Background: Many previous studies on mining prescription sequences are based only on frequency information, such as the number of prescriptions and the total number of patients issued the prescription. However, in cases where a very small number of doctors issue a prescription representative of a certain medication pattern to many patients many times, the prescribing intention of this very small number of doctors has a great influence on pattern extraction, which introduces bias into the final extracted frequent prescription sequence pattern.

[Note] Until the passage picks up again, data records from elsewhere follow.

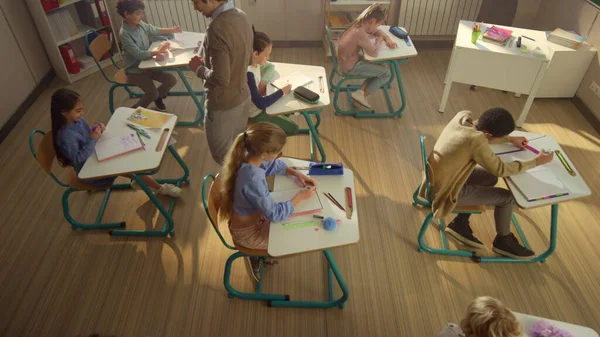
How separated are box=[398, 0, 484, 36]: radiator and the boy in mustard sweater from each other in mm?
2766

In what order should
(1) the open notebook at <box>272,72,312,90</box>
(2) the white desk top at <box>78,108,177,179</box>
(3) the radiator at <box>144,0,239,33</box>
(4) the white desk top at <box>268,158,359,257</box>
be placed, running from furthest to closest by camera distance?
(3) the radiator at <box>144,0,239,33</box> → (1) the open notebook at <box>272,72,312,90</box> → (2) the white desk top at <box>78,108,177,179</box> → (4) the white desk top at <box>268,158,359,257</box>

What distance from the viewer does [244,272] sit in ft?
8.63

Objectives: We attempt to extract frequent prescription sequences from more diverse perspectives by considering factors other than frequency information to ensure highly reliable medication patterns.
Methods: We propose the concept of unbiased frequent use by doctors as a factor in addition to frequency information based on the hypothesis that a prescription used by many doctors unbiasedly is a highly reliable prescription. We propose a medication pattern mining method that considers unbiased frequent use by doctors. We conducted an evaluation experiment using indicators based on clinical laboratory test results as a comparative evaluation of the existing method, which relied only on frequency, and included consideration of unbiased frequent use by doctors by the proposed method.
Results: The weighted average value of the top k for two different evaluation methods is obtained.
Conclusions: The study suggested that our medication pattern mining method considering unbiased frequent use by doctors is useful in certain situations such as when the clinical laboratory test value is outside of the normal value range.